What would happen if we all stopped tipping?
The last time we talked about tipping, most viewed the practice as a necessary evil that protects downtrodden workers from their gouging employers. Not that Canadian workers are as badly off as some.
In the US, a server may make only $2-$3 hourly ($2.13 is the federal minimum hourly wage for tipped workers) whereas in Canada the minimum wage for servers is around $9, depending on where you live.
But, let's face it, nobody would work in a bar or a restaurant for that kind of money alone, although they gladly do so elsewhere.
In no place other than America are people paid $1 as a standard "thanks" for delicately removing the top off of a glass bottle or pulling a pint, explains one ex-bartender.
The problem: The more we tip, the less servers are paid. The less they're paid, the more we are pressured to tip. The solution: Companies should be forced to pay employees reasonable wages. How do we get there?
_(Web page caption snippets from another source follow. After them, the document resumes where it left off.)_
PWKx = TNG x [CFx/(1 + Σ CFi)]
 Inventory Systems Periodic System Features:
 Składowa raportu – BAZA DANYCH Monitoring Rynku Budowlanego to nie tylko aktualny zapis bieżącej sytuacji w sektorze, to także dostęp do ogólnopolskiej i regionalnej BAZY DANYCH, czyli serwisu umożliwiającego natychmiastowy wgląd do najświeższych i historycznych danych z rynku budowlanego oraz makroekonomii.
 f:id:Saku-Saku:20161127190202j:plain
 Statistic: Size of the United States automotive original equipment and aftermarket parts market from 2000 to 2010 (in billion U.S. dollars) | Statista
By tipping less, although that's going to be tough on workers in the short term.
But now is the time to fight back, argues The Chuck Foxtrot Page.
"Tipping is supposed to be the prerogative of the paying patron. It was meant to give you, the patron, two means of veto power: One, the satisfaction of rewarding the server with something they don’t have to forward to their bosses, and; two, a veto in case the meal or the service is objectionable. Mandatory tipping takes both of those rights away from you."
What do you think? Would you join an anti-tipping movement? Or have you done so already?